Mapping and localization, preferably from a small number of observations, are two fundamental tasks in robotics. We address these tasks by combining spatial structure and end-to-end learning in a novel neural network architecture: the Differentiable Mapping Network (DMN). The DMN constructs a spatially structured view-embedding map and uses it for subsequent visual localization with a particle filter. Importantly, the DMN architecture is end-to-end differentiable, so we can jointly learn mapping and localization using gradient descent. We apply the DMN to sparse visual localization, where a robot needs to localize in a new environment with respect to a small number of images from known viewpoints. We evaluate the DMN using simulated environments and a challenging real-world Street View dataset. We find that the DMN learns effective map representations for visual localization; and the benefit of structure increases with less training data, larger environments, and more observations for mapping.

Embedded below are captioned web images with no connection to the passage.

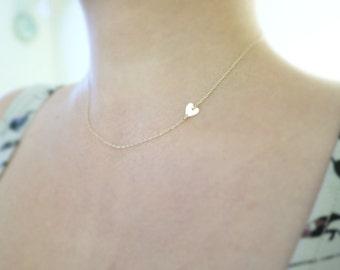 Tiny gold heart necklace - sideways heart , center heart - 14k gf - dainty jewelry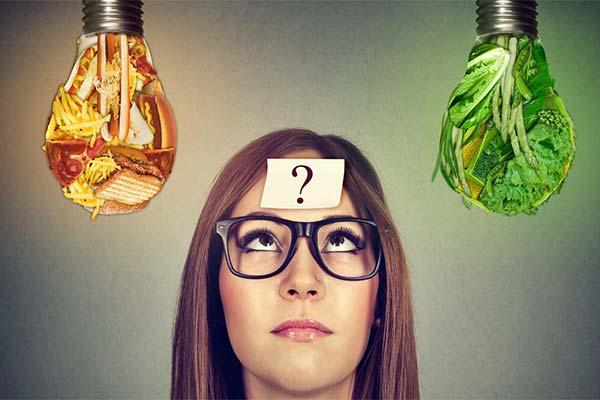 Какие продукты разрушают наш мозг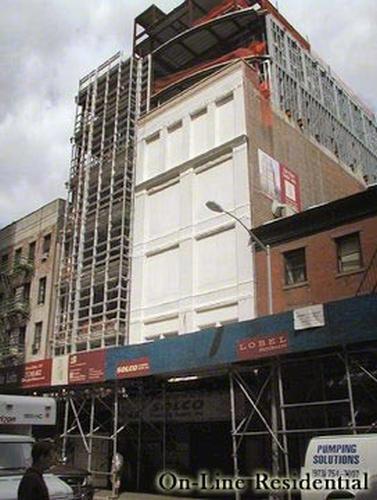 211 West 18th Street Chelsea New York NY 10011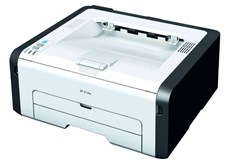 Ricoh SP 212w Wireless Laserjet Printer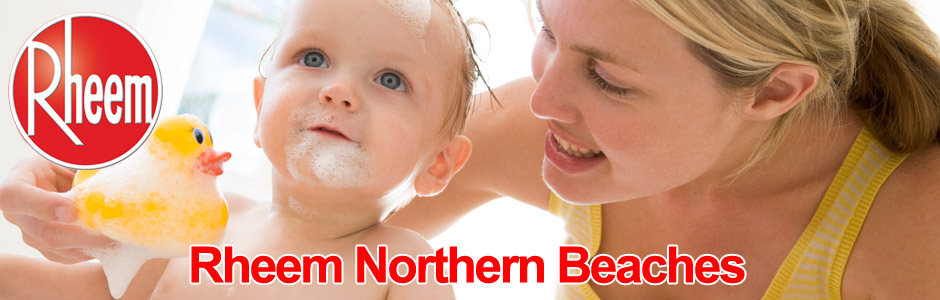 rheem northern beaches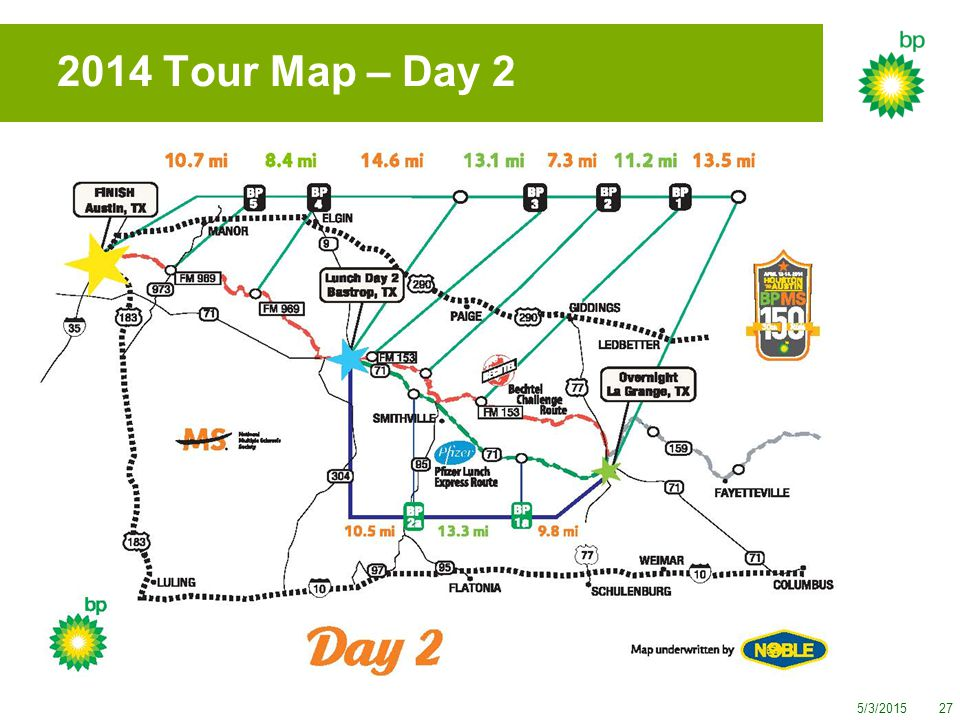 5/3/201527 2014 Tour Map – Day 2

Peter Karkus, Anelia Angelova, and Rico Jonschkowski, "Differentiable Mapping Networks: Learning Structured Map Representations for Sparse Visual Localization", International Conference on Robotics and Automation (ICRA), 2020.
In the sparse visual localization task a robot has access to a handful of visual observations from known viewpoints to build a map, and then it needs to localize with respect to this map given a new sequence of visual observations.
The task is challenging due to the small number of observations in which the relevant spatial information is encoded in rich visual features.
Sparse visual localization in the Street View domain. The robot receives context image-pose pairs, C1, C2, C3, C4, and a query image Q1; and it needs to estimate the pose of the query image.
Differentiable Mapping Network (DMN) schematic.
The Differentiable Mapping Network (DMN) is a novel neural network architecture that learns a spatial view-embedding map for sparse localization.
For each context input Ci the DMN computes an embedding Vi (top left of figure). The set of embeddings and viewpoint coordinates taken together make up the map representation m (top right), which is used for localization (bottom) using a differentiable particle filter where particles correspond to query pose candidates.
Starting with a set of particles sampled from the initial belief b0, the observation model updates the particle weights by comparing the query image Qt to the map using egocentric spatial attention, i.e., attention based on the relative pose of the context viewpoints and the particle. The transition model updates particles with the egomotion input ∆t. At each time step the query pose output st is estimated by the weighted mean of particles.
Examples for one-step sparse localization in the Rooms and Mazes domains from the GQN dataset. The last column shows DMN particles (black), context viewpoints (green) and the unknown query pose (blue). Particle weights are visualized as a heat map aggregated over all yaw values.
Sequential localization example in the Street View domain. The context images for this example are shown in the first figure. The bottom row shows DMN particles (black), context viewpoints (green) and the unknown query pose (blue). Particle weights are visualized as a heat map aggregated over all yaw values.